Kroemer ha deciso di contestare le multe in tribunale, ma inizialmente ha perso. Dopo aver presentato appello, il caso è stato esaminato dal giudice della contea Doug Randall, che ha annullato le sanzioni e ha criticato duramente le procedure del tribunale cittadino.

Un processo basato su prove insufficienti

Secondo il giudice Randall, il tribunale cittadino non ha presentato prove adeguate per dimostrare la colpevolezza di Kroemer. Inoltre, il cancelliere avrebbe discusso con il conducente durante l’udienza, un comportamento giudicato «inappropriato» e «estremamente grave».

Il giudice ha sottolineato che il tribunale ha invertito l’onere della prova, costringendo Kroemer a dimostrare la propria innocenza invece che il contrario. Durante il processo, Kroemer ha sostenuto che non c’erano prove sufficienti a dimostrare che i lavori stradali fossero in corso al momento della presunta infrazione.

Nessuna prova di lavoratori o notifica tempestiva

Nel corso dell’appello, il giudice Randall ha rilevato che la procura non ha fornito alcuna prova della presenza di operai sul sito al momento dell’infrazione. Inoltre, non è stata prodotta alcuna documentazione che attestasse l’invio della notifica di responsabilità entro i 14 giorni previsti dalla legge locale.

Dei 239 conducenti che hanno presentato ricorso al tribunale cittadino, solo 40 hanno ottenuto l’annullamento delle multe. Tuttavia, grazie alla sentenza del giudice Randall, coloro che hanno perso in primo grado ora hanno tempo fino al 8 maggio per presentare appello.
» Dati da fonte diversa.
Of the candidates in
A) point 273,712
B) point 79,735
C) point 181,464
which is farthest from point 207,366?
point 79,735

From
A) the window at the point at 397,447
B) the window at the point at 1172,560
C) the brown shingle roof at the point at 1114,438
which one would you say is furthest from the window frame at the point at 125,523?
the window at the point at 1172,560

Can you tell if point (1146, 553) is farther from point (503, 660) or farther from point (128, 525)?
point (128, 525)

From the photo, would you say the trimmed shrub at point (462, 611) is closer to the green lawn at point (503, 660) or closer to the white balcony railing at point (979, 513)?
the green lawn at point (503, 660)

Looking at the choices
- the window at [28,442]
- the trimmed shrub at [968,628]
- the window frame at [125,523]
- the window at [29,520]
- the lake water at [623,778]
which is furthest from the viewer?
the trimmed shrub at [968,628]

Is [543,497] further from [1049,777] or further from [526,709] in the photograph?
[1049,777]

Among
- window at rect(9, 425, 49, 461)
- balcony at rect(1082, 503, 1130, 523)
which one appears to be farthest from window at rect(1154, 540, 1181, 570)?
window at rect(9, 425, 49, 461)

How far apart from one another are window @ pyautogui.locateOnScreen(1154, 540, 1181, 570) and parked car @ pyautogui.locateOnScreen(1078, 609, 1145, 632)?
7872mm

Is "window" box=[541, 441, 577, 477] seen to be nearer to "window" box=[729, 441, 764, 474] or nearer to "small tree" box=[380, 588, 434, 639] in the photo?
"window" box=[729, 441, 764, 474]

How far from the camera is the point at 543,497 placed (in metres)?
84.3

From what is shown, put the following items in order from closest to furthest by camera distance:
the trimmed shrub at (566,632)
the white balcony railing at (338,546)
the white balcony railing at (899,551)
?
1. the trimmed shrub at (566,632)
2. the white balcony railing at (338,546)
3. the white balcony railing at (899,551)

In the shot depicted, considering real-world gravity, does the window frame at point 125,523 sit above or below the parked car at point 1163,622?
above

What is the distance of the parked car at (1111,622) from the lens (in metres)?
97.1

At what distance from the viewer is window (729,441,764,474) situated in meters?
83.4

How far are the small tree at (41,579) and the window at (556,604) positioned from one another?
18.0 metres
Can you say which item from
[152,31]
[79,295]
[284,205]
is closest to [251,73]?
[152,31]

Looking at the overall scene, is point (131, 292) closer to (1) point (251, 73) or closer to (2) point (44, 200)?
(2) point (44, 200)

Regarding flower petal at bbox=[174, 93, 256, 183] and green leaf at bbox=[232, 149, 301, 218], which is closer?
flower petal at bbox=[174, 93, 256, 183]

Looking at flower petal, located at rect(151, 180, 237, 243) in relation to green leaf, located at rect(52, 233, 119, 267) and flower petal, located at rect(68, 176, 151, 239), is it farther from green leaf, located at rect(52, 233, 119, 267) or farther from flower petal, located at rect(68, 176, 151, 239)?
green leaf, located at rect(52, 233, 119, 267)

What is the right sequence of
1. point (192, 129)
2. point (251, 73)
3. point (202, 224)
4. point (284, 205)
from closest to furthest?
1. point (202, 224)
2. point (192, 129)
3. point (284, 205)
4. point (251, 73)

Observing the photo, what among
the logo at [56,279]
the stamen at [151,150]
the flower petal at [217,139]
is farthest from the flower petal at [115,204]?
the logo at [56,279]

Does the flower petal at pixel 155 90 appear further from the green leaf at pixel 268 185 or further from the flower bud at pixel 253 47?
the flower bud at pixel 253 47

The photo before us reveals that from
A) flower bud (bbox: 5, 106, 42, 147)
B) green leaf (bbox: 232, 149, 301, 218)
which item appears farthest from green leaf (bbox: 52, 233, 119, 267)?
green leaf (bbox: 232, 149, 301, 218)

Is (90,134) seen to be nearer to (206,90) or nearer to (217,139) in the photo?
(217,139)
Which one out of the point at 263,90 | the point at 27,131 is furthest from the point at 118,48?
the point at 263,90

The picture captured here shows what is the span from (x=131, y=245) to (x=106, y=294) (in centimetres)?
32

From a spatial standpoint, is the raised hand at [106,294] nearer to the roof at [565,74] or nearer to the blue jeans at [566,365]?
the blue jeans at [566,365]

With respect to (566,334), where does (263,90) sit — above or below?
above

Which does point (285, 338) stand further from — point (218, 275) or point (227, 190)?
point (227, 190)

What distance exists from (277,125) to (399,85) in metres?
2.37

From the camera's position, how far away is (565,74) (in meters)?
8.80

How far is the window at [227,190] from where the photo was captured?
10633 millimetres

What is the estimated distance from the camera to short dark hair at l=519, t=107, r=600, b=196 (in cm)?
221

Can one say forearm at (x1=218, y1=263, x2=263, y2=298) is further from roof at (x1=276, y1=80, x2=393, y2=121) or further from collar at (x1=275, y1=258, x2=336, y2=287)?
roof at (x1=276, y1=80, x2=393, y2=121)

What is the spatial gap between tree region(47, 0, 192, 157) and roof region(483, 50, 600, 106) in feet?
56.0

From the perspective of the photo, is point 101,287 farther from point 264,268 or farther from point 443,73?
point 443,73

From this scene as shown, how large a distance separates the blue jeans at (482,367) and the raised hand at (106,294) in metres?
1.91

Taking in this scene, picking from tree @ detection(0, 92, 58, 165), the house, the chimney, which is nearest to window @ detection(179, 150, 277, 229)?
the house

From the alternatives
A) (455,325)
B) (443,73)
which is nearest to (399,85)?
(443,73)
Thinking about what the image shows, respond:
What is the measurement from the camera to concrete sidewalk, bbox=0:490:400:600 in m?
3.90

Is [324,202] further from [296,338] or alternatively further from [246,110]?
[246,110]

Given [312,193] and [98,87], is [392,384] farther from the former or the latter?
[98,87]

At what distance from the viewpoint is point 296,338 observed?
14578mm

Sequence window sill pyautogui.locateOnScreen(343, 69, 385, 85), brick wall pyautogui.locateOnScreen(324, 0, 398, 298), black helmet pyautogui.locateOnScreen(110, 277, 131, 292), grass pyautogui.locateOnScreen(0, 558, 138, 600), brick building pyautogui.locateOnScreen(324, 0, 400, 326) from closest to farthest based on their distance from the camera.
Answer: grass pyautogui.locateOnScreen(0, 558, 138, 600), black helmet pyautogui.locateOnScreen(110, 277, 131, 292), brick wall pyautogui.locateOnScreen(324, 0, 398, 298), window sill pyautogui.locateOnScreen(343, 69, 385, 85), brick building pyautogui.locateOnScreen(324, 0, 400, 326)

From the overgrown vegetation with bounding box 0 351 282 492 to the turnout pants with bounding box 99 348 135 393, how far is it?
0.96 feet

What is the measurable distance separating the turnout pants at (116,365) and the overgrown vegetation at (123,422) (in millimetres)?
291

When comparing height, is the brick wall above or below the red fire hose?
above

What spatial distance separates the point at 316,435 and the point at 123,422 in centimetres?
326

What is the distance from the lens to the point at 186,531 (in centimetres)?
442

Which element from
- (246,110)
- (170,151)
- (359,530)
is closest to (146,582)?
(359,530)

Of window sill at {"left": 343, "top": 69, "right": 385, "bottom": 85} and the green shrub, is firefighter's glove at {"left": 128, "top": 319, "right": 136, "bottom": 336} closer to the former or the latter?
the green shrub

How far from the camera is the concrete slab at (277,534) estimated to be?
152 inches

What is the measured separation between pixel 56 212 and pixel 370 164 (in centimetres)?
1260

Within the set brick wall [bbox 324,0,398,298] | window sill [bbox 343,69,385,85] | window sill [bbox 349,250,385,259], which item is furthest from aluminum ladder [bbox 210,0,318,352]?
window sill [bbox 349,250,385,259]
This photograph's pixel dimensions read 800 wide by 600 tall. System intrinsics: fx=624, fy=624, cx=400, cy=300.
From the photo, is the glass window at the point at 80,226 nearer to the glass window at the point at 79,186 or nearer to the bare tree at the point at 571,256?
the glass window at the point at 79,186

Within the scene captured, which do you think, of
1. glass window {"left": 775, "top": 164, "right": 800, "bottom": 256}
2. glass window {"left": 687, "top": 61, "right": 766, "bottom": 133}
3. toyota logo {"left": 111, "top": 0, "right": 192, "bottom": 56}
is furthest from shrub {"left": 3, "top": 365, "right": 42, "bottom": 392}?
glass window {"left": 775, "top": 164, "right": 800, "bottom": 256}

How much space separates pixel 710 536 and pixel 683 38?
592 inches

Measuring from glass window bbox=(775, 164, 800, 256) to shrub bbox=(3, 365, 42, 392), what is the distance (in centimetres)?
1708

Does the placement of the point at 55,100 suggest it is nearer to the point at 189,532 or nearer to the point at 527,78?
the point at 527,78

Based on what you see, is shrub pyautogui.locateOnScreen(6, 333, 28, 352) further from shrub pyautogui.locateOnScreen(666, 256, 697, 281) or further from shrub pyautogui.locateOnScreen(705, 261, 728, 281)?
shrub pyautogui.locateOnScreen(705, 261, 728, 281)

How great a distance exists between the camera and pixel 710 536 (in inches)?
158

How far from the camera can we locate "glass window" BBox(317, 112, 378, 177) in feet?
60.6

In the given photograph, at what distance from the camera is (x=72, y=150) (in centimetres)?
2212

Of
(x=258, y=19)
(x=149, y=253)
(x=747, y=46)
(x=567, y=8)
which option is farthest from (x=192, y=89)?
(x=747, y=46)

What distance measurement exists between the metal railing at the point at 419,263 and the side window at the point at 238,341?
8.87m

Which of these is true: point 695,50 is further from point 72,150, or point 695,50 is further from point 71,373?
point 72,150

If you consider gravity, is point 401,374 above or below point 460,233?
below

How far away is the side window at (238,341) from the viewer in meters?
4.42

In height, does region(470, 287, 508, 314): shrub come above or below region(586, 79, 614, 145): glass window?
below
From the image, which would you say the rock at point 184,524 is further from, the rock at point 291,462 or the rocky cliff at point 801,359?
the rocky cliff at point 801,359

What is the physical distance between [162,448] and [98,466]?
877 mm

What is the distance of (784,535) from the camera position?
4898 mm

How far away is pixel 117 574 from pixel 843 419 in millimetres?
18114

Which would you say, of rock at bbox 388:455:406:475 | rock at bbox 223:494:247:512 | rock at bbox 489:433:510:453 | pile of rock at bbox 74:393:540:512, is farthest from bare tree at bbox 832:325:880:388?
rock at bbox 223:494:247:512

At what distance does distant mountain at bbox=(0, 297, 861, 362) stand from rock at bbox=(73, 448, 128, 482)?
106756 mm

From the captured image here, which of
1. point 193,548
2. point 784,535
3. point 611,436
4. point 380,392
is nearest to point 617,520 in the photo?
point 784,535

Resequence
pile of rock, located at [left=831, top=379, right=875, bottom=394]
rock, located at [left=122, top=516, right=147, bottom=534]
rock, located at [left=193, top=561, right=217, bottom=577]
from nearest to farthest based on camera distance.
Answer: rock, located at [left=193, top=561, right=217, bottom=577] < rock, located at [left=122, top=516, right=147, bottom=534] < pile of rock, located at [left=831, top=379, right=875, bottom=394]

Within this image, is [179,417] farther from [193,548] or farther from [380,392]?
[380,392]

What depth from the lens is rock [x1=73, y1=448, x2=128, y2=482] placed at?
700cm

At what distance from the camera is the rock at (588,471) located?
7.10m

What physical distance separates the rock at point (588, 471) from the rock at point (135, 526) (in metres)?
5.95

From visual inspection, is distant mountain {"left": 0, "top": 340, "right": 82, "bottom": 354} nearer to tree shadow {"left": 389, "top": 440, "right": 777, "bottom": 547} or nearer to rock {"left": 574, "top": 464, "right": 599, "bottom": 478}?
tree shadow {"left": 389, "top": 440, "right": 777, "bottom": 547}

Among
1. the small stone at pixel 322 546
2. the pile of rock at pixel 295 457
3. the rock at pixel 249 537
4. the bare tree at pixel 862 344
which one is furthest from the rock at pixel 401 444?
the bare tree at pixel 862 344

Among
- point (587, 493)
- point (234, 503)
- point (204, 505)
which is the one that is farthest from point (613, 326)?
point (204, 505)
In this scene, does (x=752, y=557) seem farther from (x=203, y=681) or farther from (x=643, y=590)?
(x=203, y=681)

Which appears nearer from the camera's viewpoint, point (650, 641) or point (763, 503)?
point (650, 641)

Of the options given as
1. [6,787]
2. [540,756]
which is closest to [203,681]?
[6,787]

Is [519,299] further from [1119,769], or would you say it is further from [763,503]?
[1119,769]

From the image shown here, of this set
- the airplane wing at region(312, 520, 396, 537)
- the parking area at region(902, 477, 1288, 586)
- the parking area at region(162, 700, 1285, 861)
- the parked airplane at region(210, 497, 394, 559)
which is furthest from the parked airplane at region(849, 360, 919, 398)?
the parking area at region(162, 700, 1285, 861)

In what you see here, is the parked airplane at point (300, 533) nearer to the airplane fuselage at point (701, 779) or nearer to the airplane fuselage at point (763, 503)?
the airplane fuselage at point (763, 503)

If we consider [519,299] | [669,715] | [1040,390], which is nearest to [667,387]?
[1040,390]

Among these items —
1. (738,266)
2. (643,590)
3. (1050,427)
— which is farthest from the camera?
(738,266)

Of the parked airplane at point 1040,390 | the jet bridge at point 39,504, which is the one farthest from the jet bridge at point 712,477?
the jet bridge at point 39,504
Un precedente che potrebbe aprire a migliaia di ricorsi

La decisione del giudice Randall potrebbe avere ripercussioni su migliaia di multe emesse in modo simile. La procedura adottata dalle autorità locali, infatti, solleva dubbi sulla trasparenza e sulla correttezza delle sanzioni automatiche, soprattutto quando non vengono rispettati i requisiti di legge.